Exercise aim » Transcribe each record exactly. Omit the pictures.

(Stored data entries)
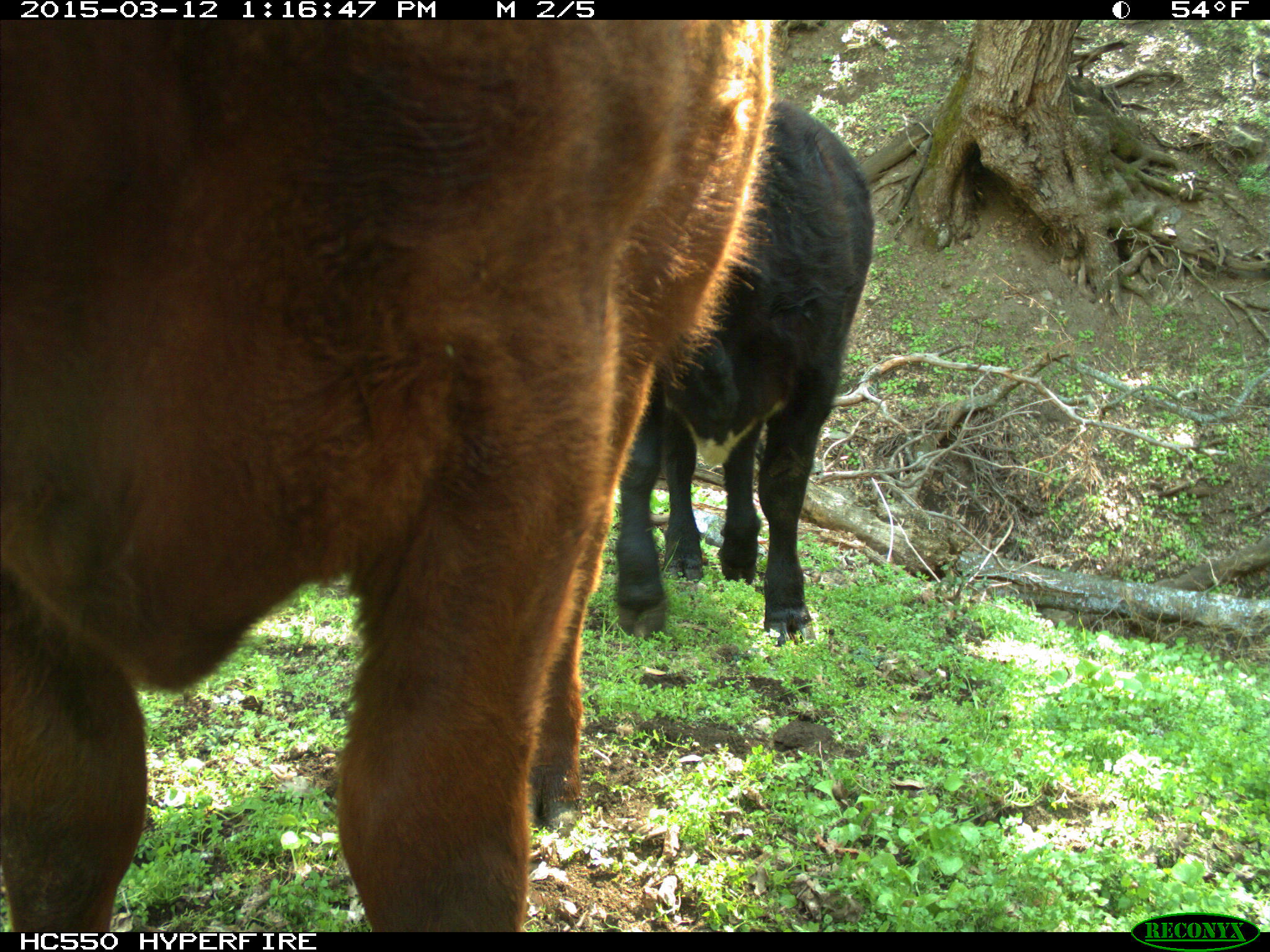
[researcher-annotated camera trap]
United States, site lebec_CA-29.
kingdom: Animalia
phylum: Chordata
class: Mammalia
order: Artiodactyla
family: Bovidae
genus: Bos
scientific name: Bos taurus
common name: domestic cow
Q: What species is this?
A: Bos taurus (domestic cow).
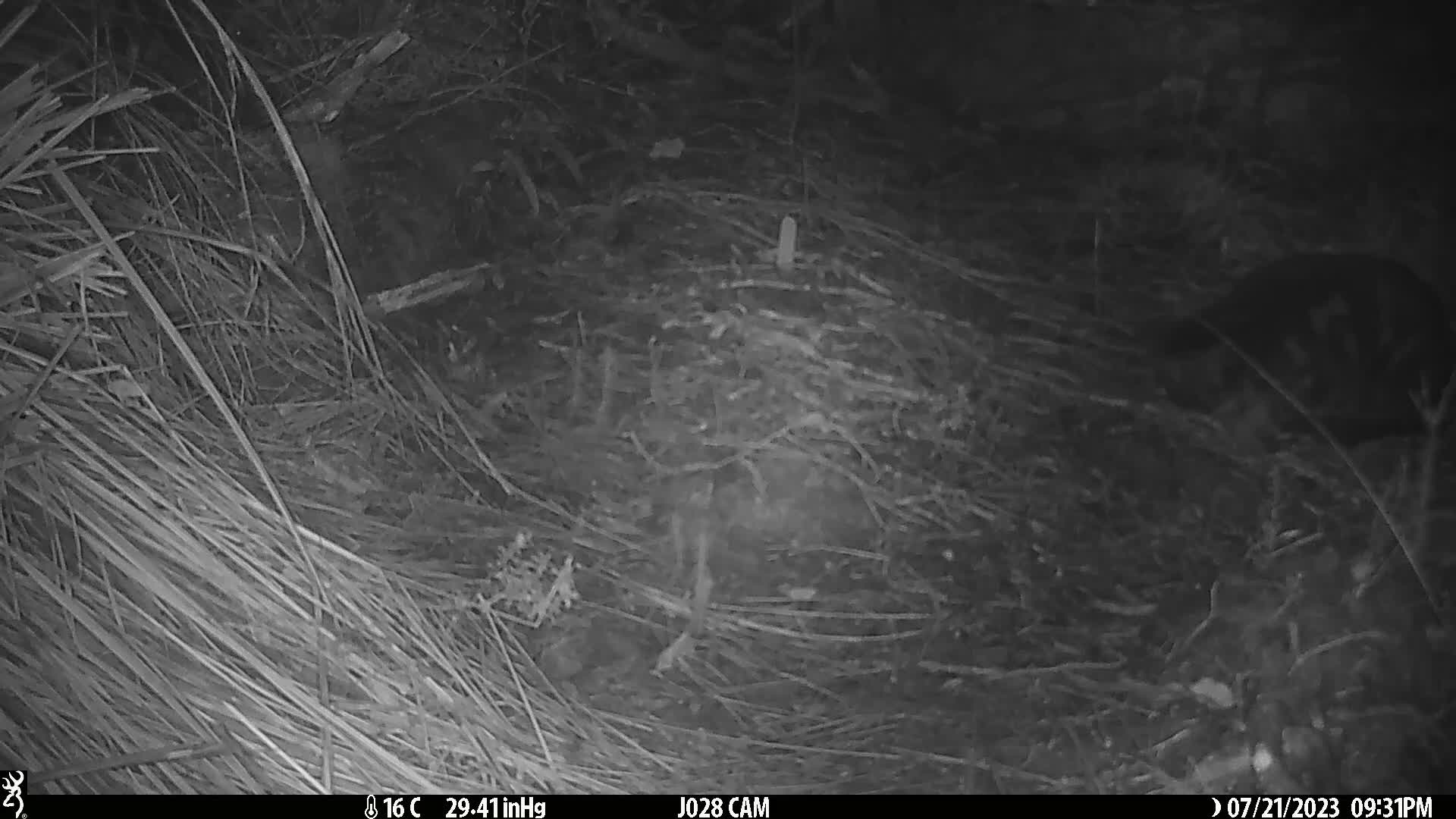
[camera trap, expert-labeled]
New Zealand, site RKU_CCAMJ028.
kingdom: Animalia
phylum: Chordata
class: Mammalia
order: Carnivora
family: Felidae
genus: Felis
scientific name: Felis catus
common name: domestic cat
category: cat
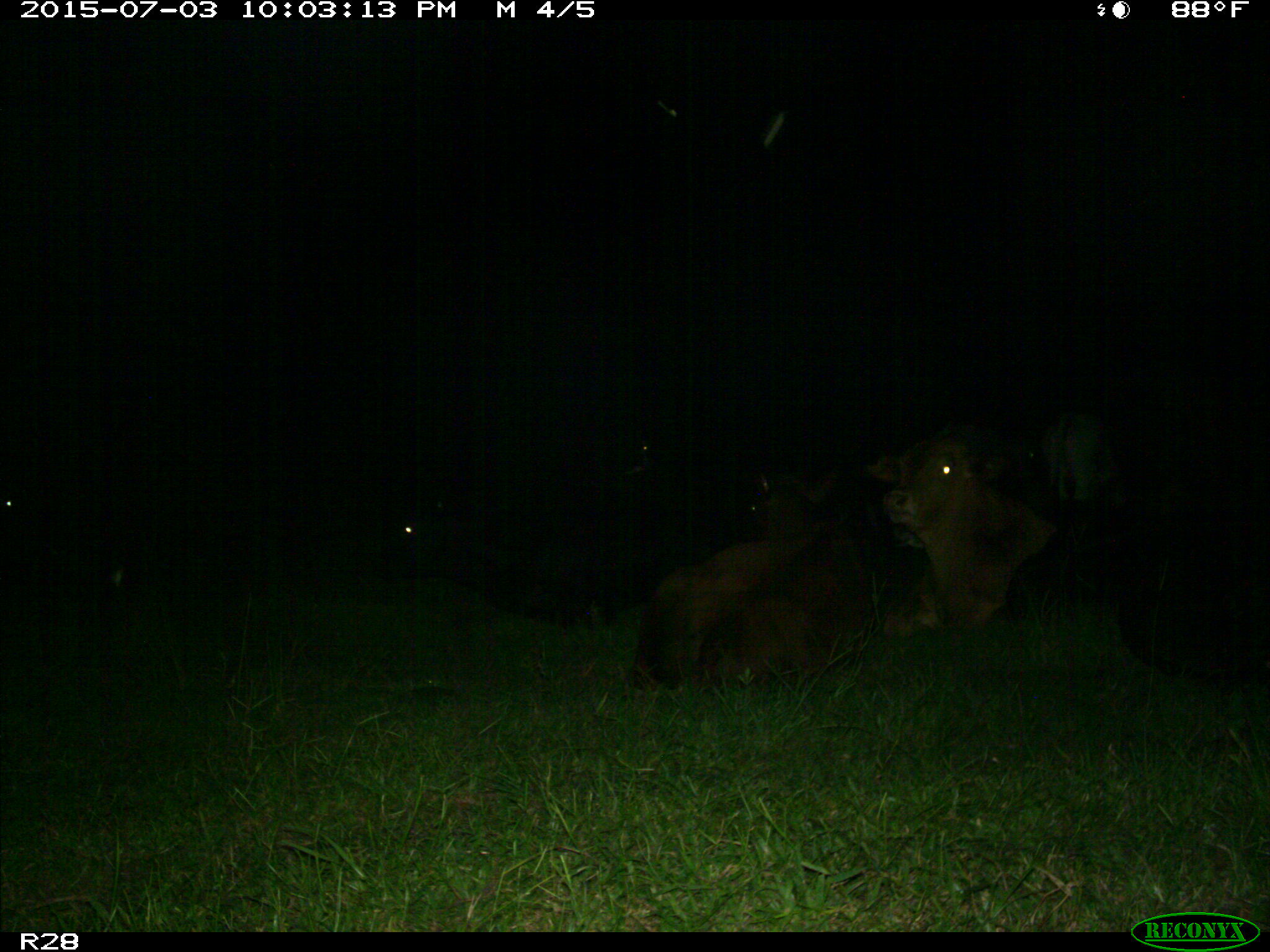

Finished exercise »
[researcher-annotated camera trap]
United States, site lebec_CA-29.
kingdom: Animalia
phylum: Chordata
class: Mammalia
order: Artiodactyla
family: Bovidae
genus: Bos
scientific name: Bos taurus
common name: domestic cow
Q: What species is this?
A: Bos taurus (domestic cow).
[camera trap, expert-labeled]
New Zealand, site RKU_CCAMJ028.
kingdom: Animalia
phylum: Chordata
class: Mammalia
order: Carnivora
family: Felidae
genus: Felis
scientific name: Felis catus
common name: domestic cat
category: cat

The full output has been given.